Stored data >>
━━━━━━━━━━━━━━━━

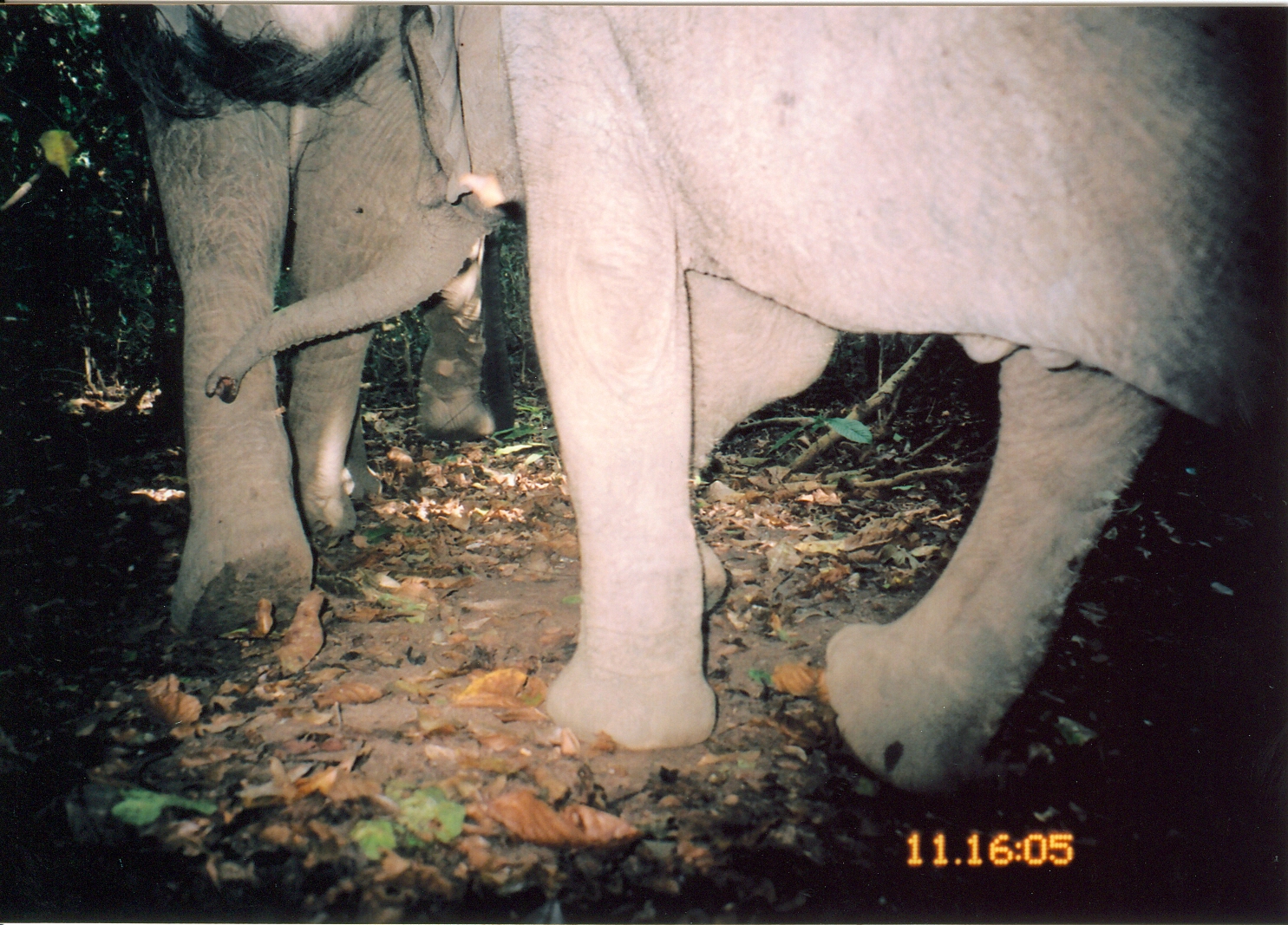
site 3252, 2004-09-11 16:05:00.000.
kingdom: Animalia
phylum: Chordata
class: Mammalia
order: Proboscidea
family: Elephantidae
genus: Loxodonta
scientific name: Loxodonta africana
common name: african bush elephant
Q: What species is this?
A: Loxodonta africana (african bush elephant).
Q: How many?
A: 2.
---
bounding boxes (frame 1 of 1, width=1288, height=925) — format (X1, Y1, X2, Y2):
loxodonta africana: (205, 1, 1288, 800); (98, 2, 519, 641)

━━━━━━━━━━━━━━━━

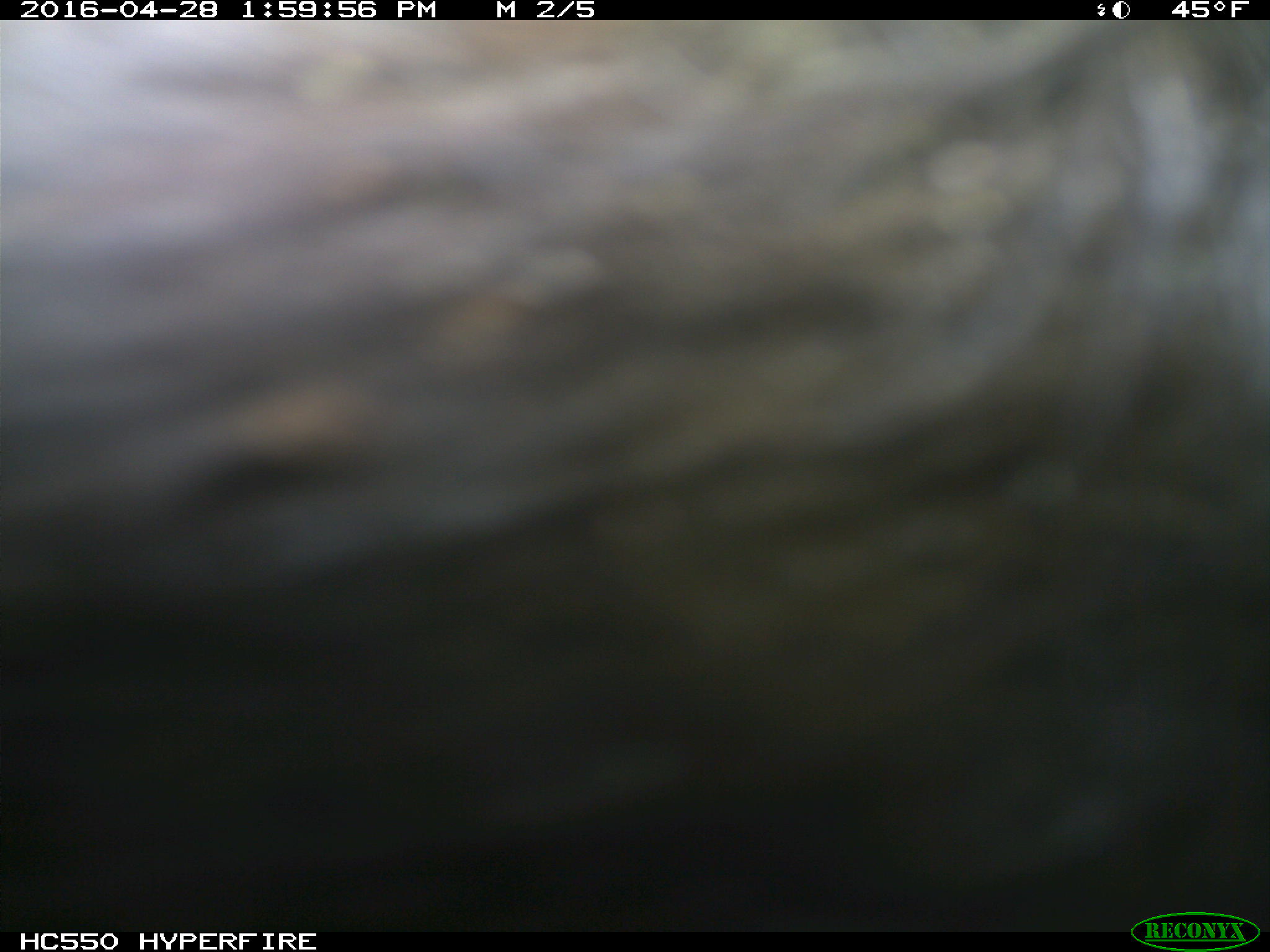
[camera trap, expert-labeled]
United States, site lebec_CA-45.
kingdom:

━━━━━━━━━━━━━━━━

Aim of the task >>
From the entries above, show each line that includes the string "site".

Finished task >>
site 3252, 2004-09-11 16:05:00.000.
United States, site lebec_CA-45.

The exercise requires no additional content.